■ Description of the task
Edit all the items below by replacing every "furthest" with "farthest", leaving everything else unchanged. Leave the pictures out of your answer.

--- start ---

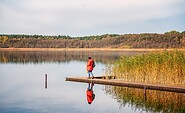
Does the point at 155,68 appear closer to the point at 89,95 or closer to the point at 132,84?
the point at 132,84

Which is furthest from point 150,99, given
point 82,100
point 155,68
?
point 82,100

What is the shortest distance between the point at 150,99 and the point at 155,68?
8.59 ft

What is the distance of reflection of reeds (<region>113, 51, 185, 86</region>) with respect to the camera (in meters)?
19.5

--- end ---

■ Result for this task
Does the point at 155,68 appear closer to the point at 89,95 or closer to the point at 132,84?
the point at 132,84

Which is farthest from point 150,99, given
point 82,100
point 155,68
?
point 82,100

What is the shortest distance between the point at 150,99 and the point at 155,68?
8.59 ft

What is the distance of reflection of reeds (<region>113, 51, 185, 86</region>) with respect to the camera (in meters)?
19.5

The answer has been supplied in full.